❖ Version History ❖
May 5th-21st, 2023
Almost exactly one year before we are ready for full blown Kickstarter launch of Phoenix Farm, we are still in a position where a couple of critical features about the game are missing from the official prototype. As is pretty much a tradition at this point, Ben & I always focus in on what we consider to be the critical things first: Mechanics, the User Experience with the card designs, and the “Fun” of the game before we worry ourselves with any sort of confined rule book or box design. This is largely in part due to the fact that the rules of the game change constantly in the early phase of the game (so there’s no point in designing the official ‘rule book’), and many of the symbols made for the cards will be utilized in the final design of any box we create.
However!
This does not mean that we cannot start planning. And in these late Springtime weeks of 2023 I set out on the very beginning of a crazy design idea that will take me… months and months to perfect. Today we will talk about how the Phoenix Farm box art came to be & much more importantly the birth of our first ever “Custom Components Tray”.
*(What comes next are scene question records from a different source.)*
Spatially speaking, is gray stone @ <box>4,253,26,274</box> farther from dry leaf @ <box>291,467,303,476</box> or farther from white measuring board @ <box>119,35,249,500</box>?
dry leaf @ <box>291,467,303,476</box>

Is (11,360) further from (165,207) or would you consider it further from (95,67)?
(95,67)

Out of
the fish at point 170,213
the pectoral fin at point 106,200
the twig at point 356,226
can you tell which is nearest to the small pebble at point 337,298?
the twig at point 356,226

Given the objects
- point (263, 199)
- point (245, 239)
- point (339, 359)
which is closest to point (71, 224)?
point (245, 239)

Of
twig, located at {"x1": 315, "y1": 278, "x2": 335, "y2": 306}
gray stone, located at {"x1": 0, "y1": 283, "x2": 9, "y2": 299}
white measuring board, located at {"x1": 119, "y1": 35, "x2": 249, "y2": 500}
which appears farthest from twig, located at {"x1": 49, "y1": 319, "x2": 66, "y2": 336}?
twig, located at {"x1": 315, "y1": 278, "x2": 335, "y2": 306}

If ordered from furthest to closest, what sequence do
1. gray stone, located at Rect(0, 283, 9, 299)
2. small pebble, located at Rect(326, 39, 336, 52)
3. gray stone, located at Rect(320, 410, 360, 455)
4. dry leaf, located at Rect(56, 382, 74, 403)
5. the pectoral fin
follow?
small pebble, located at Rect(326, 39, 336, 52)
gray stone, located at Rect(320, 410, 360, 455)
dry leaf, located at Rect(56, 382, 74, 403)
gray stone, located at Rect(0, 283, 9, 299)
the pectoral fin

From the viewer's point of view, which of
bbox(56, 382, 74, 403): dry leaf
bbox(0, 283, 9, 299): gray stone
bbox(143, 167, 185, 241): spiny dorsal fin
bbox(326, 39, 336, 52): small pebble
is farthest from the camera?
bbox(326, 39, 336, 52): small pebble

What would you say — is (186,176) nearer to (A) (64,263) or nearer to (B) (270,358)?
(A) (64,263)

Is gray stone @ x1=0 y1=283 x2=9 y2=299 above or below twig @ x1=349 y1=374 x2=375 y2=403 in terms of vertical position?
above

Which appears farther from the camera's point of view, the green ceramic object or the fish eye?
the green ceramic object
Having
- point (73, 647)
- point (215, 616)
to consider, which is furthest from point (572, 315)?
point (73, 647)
To start things off, I want to share an amazing piece of art by my good friend Misty, who wanted to help us design a prototype of the game box. She is an amazing water color painter, and after a few weeks of playing around with her new metallic paint set, she conjured up this amazing image, which was the placeholder box art for Phoenix Farm for probably the next 6-8 months:
Of course, as soon as I had this illustration in my hands I needed it to be made into a physical box, so I promptly had one ordered to my house & used it throughout the rest of this months process. At the time, I had so much work on my plate writing the Lore Story of Phoenix Farm that it was hard to justify spending the time I needed to make the proper box design, so this prototype served us well for a good long time.
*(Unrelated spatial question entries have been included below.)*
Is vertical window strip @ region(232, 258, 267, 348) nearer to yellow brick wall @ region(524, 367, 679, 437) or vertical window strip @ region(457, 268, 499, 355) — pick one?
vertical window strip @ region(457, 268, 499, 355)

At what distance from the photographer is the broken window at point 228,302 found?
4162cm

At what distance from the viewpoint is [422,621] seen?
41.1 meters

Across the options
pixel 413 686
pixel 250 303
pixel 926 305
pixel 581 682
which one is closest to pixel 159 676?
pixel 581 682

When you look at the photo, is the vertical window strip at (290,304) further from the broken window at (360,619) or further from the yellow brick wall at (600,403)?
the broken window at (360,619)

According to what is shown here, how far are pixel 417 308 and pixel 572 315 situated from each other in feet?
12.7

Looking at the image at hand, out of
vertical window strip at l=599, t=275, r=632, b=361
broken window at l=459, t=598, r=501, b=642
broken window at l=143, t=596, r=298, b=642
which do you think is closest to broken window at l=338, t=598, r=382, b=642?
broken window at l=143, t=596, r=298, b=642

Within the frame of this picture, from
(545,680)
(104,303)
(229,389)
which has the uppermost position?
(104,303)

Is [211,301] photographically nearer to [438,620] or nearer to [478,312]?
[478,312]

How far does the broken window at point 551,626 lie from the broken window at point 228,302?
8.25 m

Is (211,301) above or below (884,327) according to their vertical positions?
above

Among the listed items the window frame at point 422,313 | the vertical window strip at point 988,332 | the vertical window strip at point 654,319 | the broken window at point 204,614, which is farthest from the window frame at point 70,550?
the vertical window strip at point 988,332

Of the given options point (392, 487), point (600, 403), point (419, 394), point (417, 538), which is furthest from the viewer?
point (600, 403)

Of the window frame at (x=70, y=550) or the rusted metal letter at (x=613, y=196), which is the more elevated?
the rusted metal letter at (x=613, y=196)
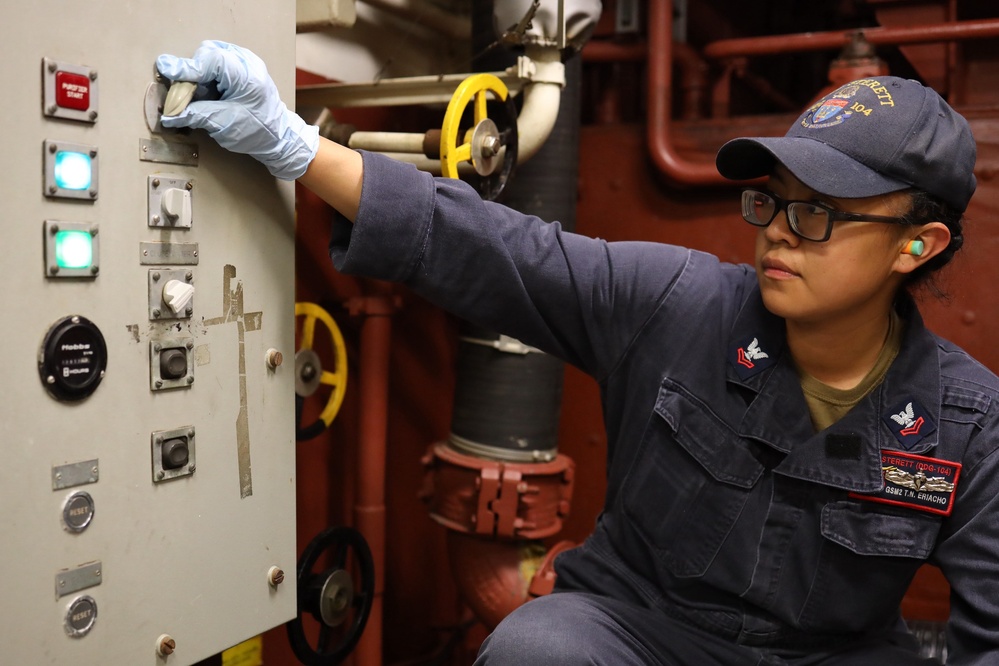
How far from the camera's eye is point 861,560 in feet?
4.27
In the mean time though, I did have a major design problem that I needed to solve for Phoenix Farm. The entire time that we have been working on this game, I had been our left over ‘white box’ from the manufacturing print tests of Calendra… but there is a small issue that I rediscovered upon the arrival of this new phoenix artwork box: Unless every single item of the game is perfectly placed into this box, the components of the game do not fit very well within the container. And to be honest, I forget exactly how it came up in conversation the first time, but right around this time, someone had given me the idea to make a special tray to hold all of the pieces of the game using the 3d printer. To this point in time the printer was only ever used to make our magic dice, and this seemed like an exciting & fun design challenge that I thought might be able to save the rest of the box design, so of course I got to work trying to figure out what the best organization of the parts might be inside of our current container:
To be honest… after a few attempts at this game of ‘sort the box’, this was about as good as I thought I could possibly do with the layout of the game components. They all fit in the box nicely, the rest of the cards would fit too, and I decided this was the time to move forward with some 3d design. So of course I broke out Blender and got to work modeling the design.
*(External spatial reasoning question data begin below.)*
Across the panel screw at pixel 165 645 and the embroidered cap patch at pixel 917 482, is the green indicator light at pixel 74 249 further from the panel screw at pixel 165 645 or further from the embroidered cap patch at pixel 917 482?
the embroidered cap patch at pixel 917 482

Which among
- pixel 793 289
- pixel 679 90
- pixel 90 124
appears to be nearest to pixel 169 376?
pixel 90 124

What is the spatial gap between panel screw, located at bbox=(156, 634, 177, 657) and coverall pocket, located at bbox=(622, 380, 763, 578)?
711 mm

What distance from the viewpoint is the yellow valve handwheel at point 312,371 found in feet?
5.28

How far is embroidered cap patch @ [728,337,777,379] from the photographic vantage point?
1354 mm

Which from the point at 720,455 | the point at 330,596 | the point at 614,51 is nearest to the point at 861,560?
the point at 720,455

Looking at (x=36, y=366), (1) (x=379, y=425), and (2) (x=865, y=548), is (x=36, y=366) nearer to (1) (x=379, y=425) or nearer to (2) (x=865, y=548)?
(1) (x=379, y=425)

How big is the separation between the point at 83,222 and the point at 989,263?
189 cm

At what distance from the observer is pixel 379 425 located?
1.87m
At this point in the timeline, my experience with Blender is… very novice, and to be fair, so is my experience with working the original Ender 3d Printer we had on deck at the time. It was a bit of a bumpy ride getting everything to work out the correct way, but after a week or two of tinkering around with this process, I finally got the model I wanted to cleanly print on my second or third attempt of tinkering with all the settings! But is what the very first working edition of the 3d printed components tray looked like when it finally got placed into the box with (most) of the pieces inside:
As you may notice from the photo above, the dice and the coins are not…. necessarily in the component tray. That is because I made a few measuring errors on my first attempts of the tray (which is why it took 2-3 attempts to get it right). The diameter of the coins were really tricky to get just right in the design process… the dice were just a clerical error on my part because I was mistaken in thinking that they were the same size as those amber cubes. Whoooops. haha!
In any event, for a good slice of time I thought that this was how the game was going to fit into the box. I thought that this component tray was practically flawless, and unbelievably cool… but that was only until I tried to take the game literally anywhere in my backpack, because of course the pieces would not stay in their comfy homes very well unless good pressure was kept on the box to stay closed. Needless to say, there was still some work to get done on this agenda, but I wasn’t quite sure how to improve upon it yet (turns out there would be at least x5 other iterations of this component tray before I landed on the version I wanted in the end).
And before we end today’s post, I do want to say that right around this time, while I was busy at my day job, I was daydreaming about what I thought the official box design of Phoenix Farm might look like when I had the time to begin drawing it proper. While i did love Misty’s design, I did not feel like it went with the flavor of the rest of the game quite as well as it would need to in the final design. I had always pictured something a bit more along the lines of ‘stained glass’ and ‘illuminated script’. So, though I was pretty far from having the time to draw this up digitally, I did take all the markers from the front desk one day and whipped this up over the course of a couple shifts:
And with that, I think this is a good place to put a hold on the Design Journal. In this post you get all of the origin story behind the box art and the design tray, next time we will dig into what the final versions of these items turned out like & how we got from here to there!
Thank you as always for reading!
I hope you’ve enjoyed seeing these insights into our process!